Die demographische Entwicklung

Die demographische Entwicklung bezeichnet zunächst ganz allgemein die Entwicklung der hiesigen Bevölkerung und ihrer Strukturen auf statistischer und theoretischer Basis. Von einem demographischen Wandel dagegen, wie er derzeit stattfindet, spricht man vor allem dann, wenn sich diese Entwicklung drastisch verändert, wenn sie von einer länger anhaltenden Norm abweicht und starke Veränderungen in neue Bereiche zeigt. Dies ist der Fall, wenn sich einer oder mehrere der drei Faktoren, die eine Bevölkerungsstruktur beeinflussen, verändern: Die Geburtenrate, die Sterberate und die Migration.

Zur Migration

Aufgrund von Wanderungsbewegungen innerhalb und zwischen den Staaten wird die Gesellschaft immer vielfältiger. Derzeit gilt die Migrationsrate in Deutschland wohl als eines der meistdiskutierten Themen. Nicht nur, weil sich in ihrer Folge politische Extreme und hier vor allem stark patriotische und rechte Parteien zu Wort melden und nicht wenig Zustimmung bekommen, sondern vor allem auch, weil die Migration die Bevölkerungsstruktur maßgeblich beeinflusst und mitunter Herausforderungen entstehen, die enorm wichtig und ernst zu nehmen sind.

Laut dem Statistischen Bundesamt zogen im Jahr 2015 knapp 2,1 Millionen ausländische Menschen nach Deutschland. 0,3 Millionen der 2015 nach Deutschland gekommenen Menschen waren Schutzsuchende aus Syrien, die vor dem Bürgerkrieg flohen. Eine knappe Million Menschen wiederum verließ Deutschland. Der Wanderungssaldo von 1,1 Millionen ist damit der höchste seit Anbeginn der Bundesrepublik. Gleichzeitig stieg die Zuwanderung aus EU-Staaten, die bereits seit der Wirtschafts- und Währungskrise zu verzeichnen war. Vor diesem Trend war die Rate an Zuzügen nach Deutschland aus dem Ausland seit 1992 eigentlich kontinuierlich gesunken.
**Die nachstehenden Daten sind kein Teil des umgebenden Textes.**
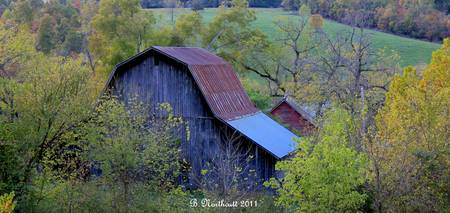 Back Of The Barn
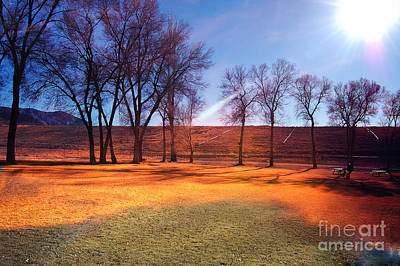 Park In Mcgill Near Ely Nv In The Evening Hours Art Print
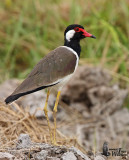 Adult Red-wattled Lapwing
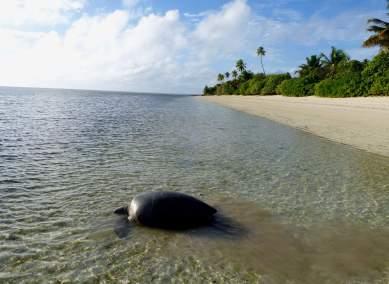 Tortue verte femelle qui rentre à l'océan(1)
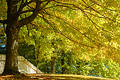 Sweeping Branches Of Fall Stock Photo - 292180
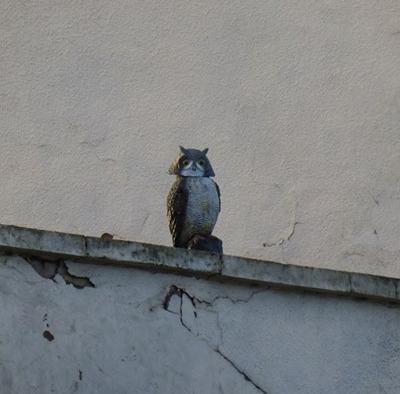 sowa dachowy odstraszacz ptaków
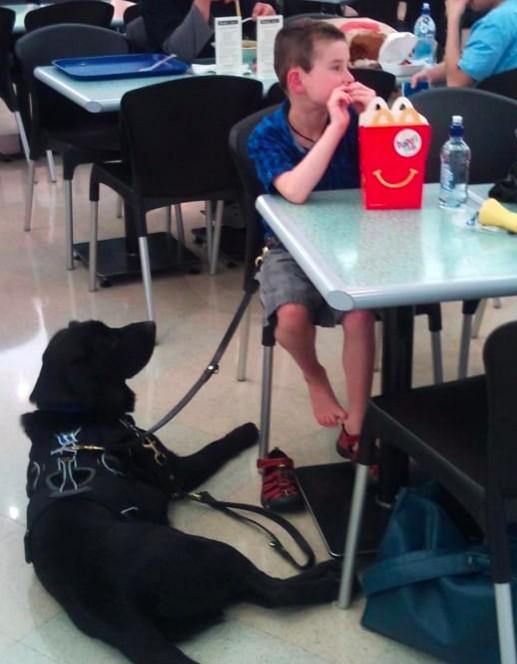 小男孩住院父母都要走了但家裡狗狗卻不肯離開,當他們發現超感人原因後都哭慘了!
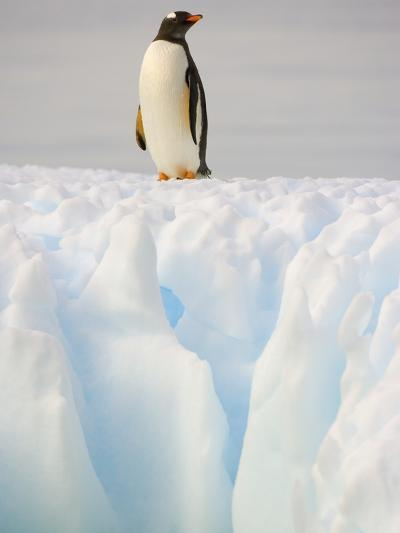 Gentoo Penguin on Ice Floe on the Antarctic Peninsula-John Eastcott & Yva Momatiuk-Photographic Print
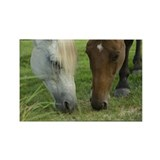 Unique Two horses Rectangle Magnet (10 pack)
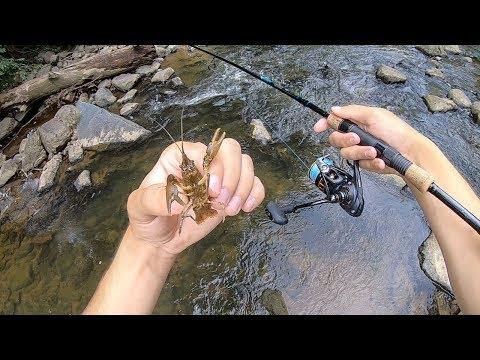 Fishing TINY Creek W/ LIVE Crawfish!!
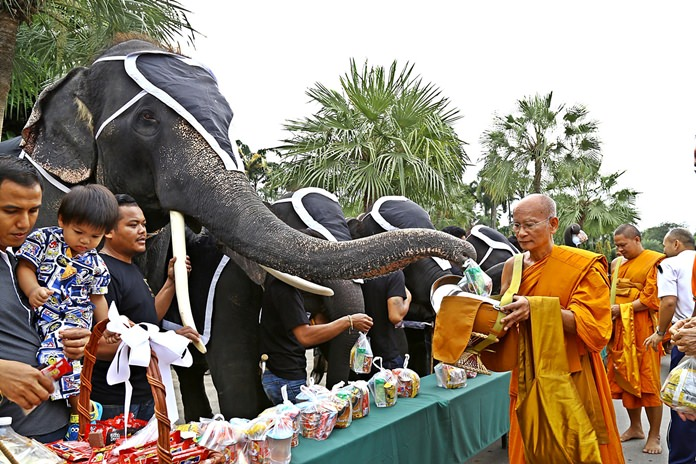 Staffers and elephants give alms to 140 monks from Khao Bampenboon Temple for Fathers' Day and to mark 50 days since the death of HM King Bhumibol.
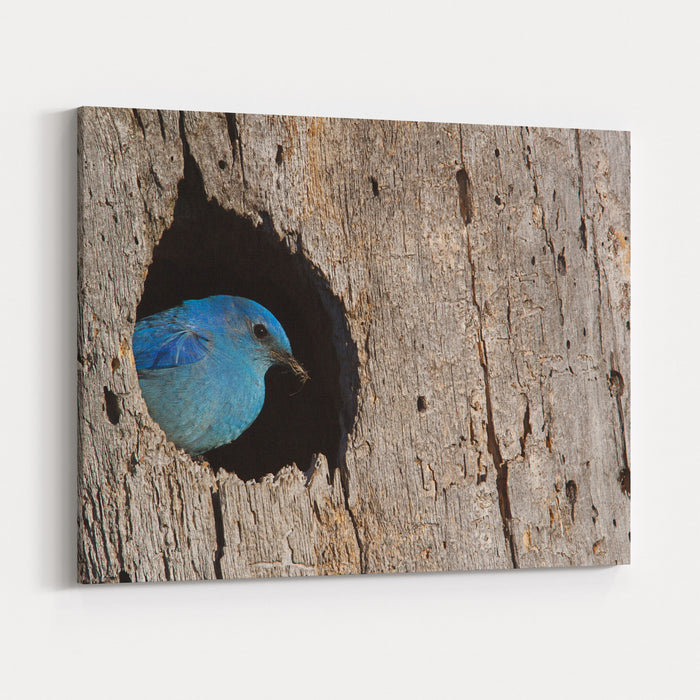 Mountain Bluebird, Sialia Currucoides, Male At Nest Hole At A Cavity In A Ponderosa Pine Tree In The Cascade Mountains, Washington State Pacific Northwest Birding And Wildlife Canvas Wall Art Print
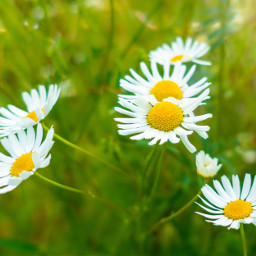 freetoedit flowers meadow nature myphoto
Statt den neu zugewanderten Menschen mit Misstrauen oder gar Hass und Faschismus zu begegnen, gilt es, die Familien und Kinder zu unterstützen, um ein gemeinsames und friedliches Zusammenleben zu gewährleisten. Die Bundesregierung hat dazu in den letzten Jahren eine Reihe von Ideen ausgearbeitet, deren Umsetzung auch in Zukunft noch zu den wichtigsten Aufgaben des Landes gehören wird.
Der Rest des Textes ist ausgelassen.